Other studies in this field have suggested that ethnicity is associated with uptake for different types of cancer screening (i.e. Ekechi et al. 2014; Gimeno Garcia 2012; Marlow et al. 2015; Moser et al. 2009). This stands in contrast to our findings, Although Roma women attended screening less often than non-Roma women, ethnicity did not in itself explain their attendance rates. Instead, several socio and economic factors contributed to the lower screening participation rates among Roma women (Table 3). Specifically, compared to non-Roma women, Roma women were less often married, employed, living in urban areas, free to attend screening without someone’s permission, believing that there existed a cervical cancer screening programme and having daily access to a shower or bath. Our previous qualitative study of Roma women demonstrated how access to bath facilities might play a role for screening attendance. Women often feared that their health providers perceived of them as ´dirty´ or ´smelly´ (sic) and emphasised the need to wash up before a doctor’s visit (Andreassen et al. 2017).

Some women in this study reported feeling discriminated against by health care professionals (most commonly Roma women). We have previously refereed to Roma women’s stories about experiences of stigma (Andreassen et al. 2017) and how these were entangled with a sense of reluctance to seek medical health care. Women feeling discriminated are less likely to use health care services than others (de Freitas and Martin 2015). Conversely, in a user-oriented system where women’s views are ascertained, a greater proportion of women would be expected to attend screening if/when it is offered (Eardley et al. 1985). A systematic review (Escriba-Aguir et al. 2016) has shown that targeted patient interventions such as education, media interventions and reminders can reduce racial and ethnical inequalities in access and uptake to cervical cancer screening programmes.
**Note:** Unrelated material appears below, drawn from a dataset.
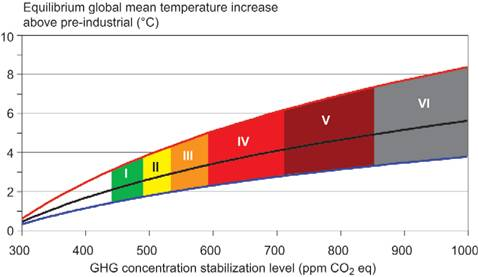 Figure 5 : Relationship between global mean equilibrium temperature change and stabilization concentration of greenhouse gases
Overall, we found higher cervical cancer screening attendance (53%) than reported by older studies from Romania (circa 20%) (Baban et al. 2006; Todorova et al. 2009). Still, the overall attendance rate was low. That GPs seldom provided information about or offered screening may partially explain these low rates. Moreover, the cervical cancer screening programme in Romania is organized in a complex way, requiring women to consult a GP who is registered by the screening programme, who either provides the test or refers women to a programme-registered gynaecologist. Also, there are no personal invitations or reminders given to women targeted by the programme. GPs or gynaecologists do not have any obligation to report positive or opportunistic screening results (Ministry of Health 2015). This certainly leads to under-registration of positive screening results. Importantly, follow-up of women with pre-cancerous lesions is neither free of charge nor systematic, and consequently, many women without health insurance with suspicious or positive lesions at screening, are not provided adequate diagnosis and care (Government of Romania 2016–2017). As much as 31% of women who never had attended screening considered lack of money a barrier to screening attendance. Including follow-up and retesting in the free programme seems important to increase participation rates. Having cancer treatment free of charge for all women, irrespective of health insurance status, is clearly not sufficient to enable and motivate uninsured women to attend screening.

Strengths and limitations

This study has several strengths, including its large sample size and the inclusion of women with different ethnic backgrounds. To our knowledge this is the first study to explore participation in the cervical cancer screening programme using a structured questionnaire, with focus on differences between Roma and non-Roma women. Our questionnaire was developed based on our recent qualitative study in Romania (Andreassen et al. 2017) and was, therefore, particularly well attuned to the local circumstances. It has been extensively pilot tested before being administered in the field. By using questionnaire-meetings and trained data collectors, we ensured that information was collected in a standardized way and with ongoing quality assurance.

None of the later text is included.